La seule chose amusante dans cette affaire réside dans la permission d’aller faire, selon la doxa officielle, un peu de sport dans le périmètre du « pâté de maison ». Car le pâté de maison n’a jamais fait l’objet de mesures scientifiques comme pour le mètre ou le kilogramme. Parce qu’intrinsèquement il s’évalue à l’estime, au doigt mouillé, à la parisienne. Si l’on accorde à cette définition à connotation charcutière -mais injurieuse pour le moindre notaire épris de science cadastrale- une définition trop large, le risque est de devoir payer une amende salée (de 135 à 375 euros). Laquelle donnera au fameux pâté de maison la valeur d’un petit panier de truffes, hélas virtuel. Hier le ministère des sports se hasardait à recommander de ne pas dépasser 1 à 2 kilomètres en courant et toujours à moins de 500 mètres du domicile.

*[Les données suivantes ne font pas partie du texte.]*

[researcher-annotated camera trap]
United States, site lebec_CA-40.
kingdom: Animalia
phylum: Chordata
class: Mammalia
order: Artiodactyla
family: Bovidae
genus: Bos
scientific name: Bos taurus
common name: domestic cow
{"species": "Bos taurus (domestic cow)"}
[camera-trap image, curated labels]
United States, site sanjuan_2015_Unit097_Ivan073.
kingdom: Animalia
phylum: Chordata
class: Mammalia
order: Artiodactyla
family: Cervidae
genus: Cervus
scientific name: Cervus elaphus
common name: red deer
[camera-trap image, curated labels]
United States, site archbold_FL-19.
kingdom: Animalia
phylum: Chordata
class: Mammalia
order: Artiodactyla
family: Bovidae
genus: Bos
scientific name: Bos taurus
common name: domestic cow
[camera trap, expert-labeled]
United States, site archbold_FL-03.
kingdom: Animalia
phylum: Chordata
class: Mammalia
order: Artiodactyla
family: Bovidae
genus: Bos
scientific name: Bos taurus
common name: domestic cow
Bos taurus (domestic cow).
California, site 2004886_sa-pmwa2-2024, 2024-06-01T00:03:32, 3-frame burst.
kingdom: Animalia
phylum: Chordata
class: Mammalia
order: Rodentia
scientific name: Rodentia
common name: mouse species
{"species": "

À une époque inhabituelle, les volets se ferment donc sur Les Soirées de Paris, comme ceux d’une maison de vacances à la fin de l’été. Si l’étau se desserre, au moindre filet d’air (pur), nous reprendrons les publications, comme des sous-mariniers après une longue plongée. D’ici-là, plein cap sur les abysses, poste restante.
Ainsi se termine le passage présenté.